Social media censorship has become a key issue at a time when 62 percent of American adults get their news from platforms such as Facebook and Twitter.
The long-standing argument at tech giants such as these has been that these platforms are purely just that, platforms, and that they are not responsible for the nature of content that they distribute.
In recent years, though, whether due to political scandals, election rigging, or the distribution of violent and horrific content — such as the Christchurch shooting — platforms, buoyed on by political pressures, are taking a more active role in policing what is shared. Facebook currently employs about 15,000 content moderators who spend all day deciding what can and can’t be on Facebook.
Initially, moderators, as well as algorithms, were deployed to flag content that was violent or considered outright abhorrent by most standards of human decency. In fact, some of the content witnessed by moderators has been so devastating that they’ve developed PTSD, prompting Facebook to agree to pay an in principle sum of US$52 million in damages.
Removing shootings and porn is one thing.

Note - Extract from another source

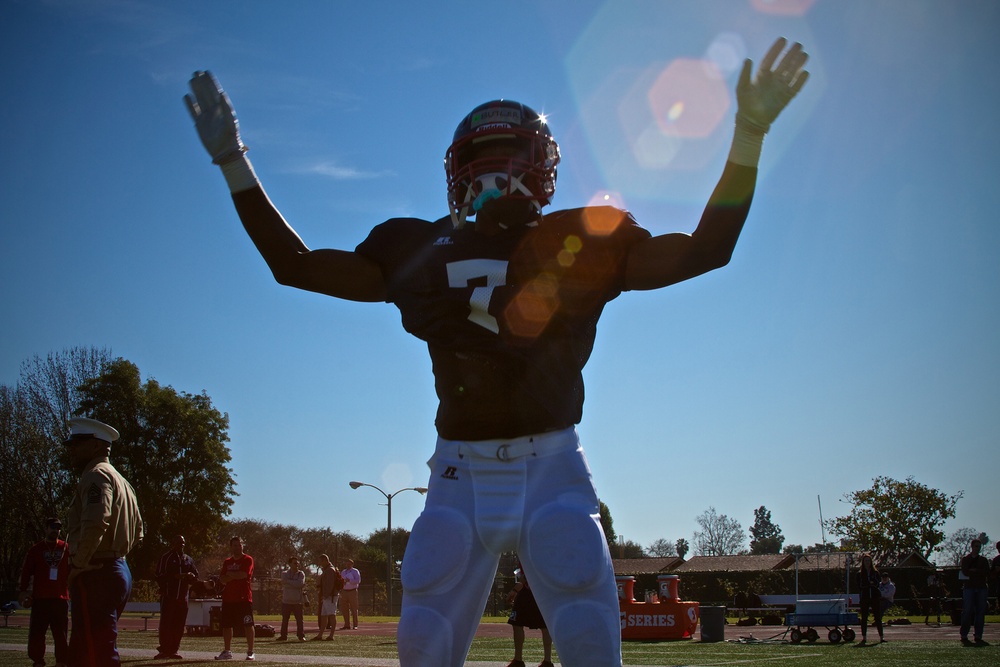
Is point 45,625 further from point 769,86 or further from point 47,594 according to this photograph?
point 769,86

Extending these powers to discriminately censoring political content, and influencing hearts and minds in the process, is another.
Twitter bans the New York Post
Last week, Twitter banned users from sharing a New York Post article which alleged to incriminate Hunter and Joe Biden for their dealings with Ukrainian energy company, Burisma Holdings. Twitter’s official position was that the article was blocked because it included personally identifiable information and violated its policy on unauthorised materials.

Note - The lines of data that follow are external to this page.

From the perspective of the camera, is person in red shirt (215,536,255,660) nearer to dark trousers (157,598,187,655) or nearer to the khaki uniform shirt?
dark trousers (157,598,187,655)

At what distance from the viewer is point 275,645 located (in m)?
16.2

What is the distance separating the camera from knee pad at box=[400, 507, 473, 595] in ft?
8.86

In a world where big tech leans blue and has the ability to control what does and does not get distributed or amplified by its platform, this move amounted to an attack on the democratic and political process. Just weeks ahead of the election, putting a lid on content that might paint the Democratic nominee in an unfavourable light is a case of clear election tampering.
And it turns out that this is nothing new, but a case of history repeating.

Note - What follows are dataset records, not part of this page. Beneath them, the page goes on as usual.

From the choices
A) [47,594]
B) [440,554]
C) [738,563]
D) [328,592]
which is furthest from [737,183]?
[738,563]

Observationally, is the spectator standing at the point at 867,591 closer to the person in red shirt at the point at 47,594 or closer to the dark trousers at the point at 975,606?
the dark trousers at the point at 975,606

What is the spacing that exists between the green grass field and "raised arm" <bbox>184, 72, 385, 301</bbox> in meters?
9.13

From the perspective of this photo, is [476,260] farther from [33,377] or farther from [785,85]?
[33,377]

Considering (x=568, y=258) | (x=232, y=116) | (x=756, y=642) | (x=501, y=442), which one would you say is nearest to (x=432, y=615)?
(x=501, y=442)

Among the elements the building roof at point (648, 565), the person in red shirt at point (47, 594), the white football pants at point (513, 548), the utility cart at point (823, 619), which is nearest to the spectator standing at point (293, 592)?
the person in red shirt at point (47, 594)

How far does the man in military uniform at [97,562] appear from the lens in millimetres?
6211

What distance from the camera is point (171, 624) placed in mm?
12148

During the 19th Century, public libraries assumed the role of benevolent guardians of literature, and effectively censored books such as Mark Twain’s Adventures of Huckleberry Finn!
The modern-day post office traces its lineage back to France in 1464. It subsequently became used as a censorship instrument, particularly during times of war. The British Empire censored mail during the first half of the 20th Century, ultimately to influence public opinion, and gain or maintain political support for its decisions.
During the 1930s, the Hitler Youth torched thousands of books — some 20,000 volumes of books written by Jewish authors, communists or humanists. Heinrich Heine, the German author, warned that burning books would end in burning humans, and tragically, he was right.
And today, books are again being burned — only its manifest as the shadow-banning, prevention and deletion of posts on tech platforms. The mail is again being censored.
And while Twitter claims that the New York Post article was blocked because its contents were obtained through unauthorized means, it had no qualms publishing amplifying posts about Trump’s old tax returns, which were also obtained without authorization, which is but one of countless examples of the same.
Facebook too suppressed the article, and its position was that it needed to have its team “fact check” the story before distributing it. Really? In a world where 4.4 million blog posts are published each day, do we really expect that this policy is carried out consistently or effectively?
And as we’ve seen in the past, censoring can have devastating consequences on public opinion, discourse and social cohesion.
Power and Responsibility
With great power comes great responsibility, and once platforms start to apply a specific rule, they need to do it consistently, or alter it when it is evident that the rule is not for the greater good.
Anything short of this is favouritism and undue influencing of political and/or other outcomes.
On a positive note, Twitter reversed its decision because the once private information was now widely available on the internet. But that doesn’t change the fact that they chose to suppress it in the first place for reasons that it appears not to extend to left-leaning news.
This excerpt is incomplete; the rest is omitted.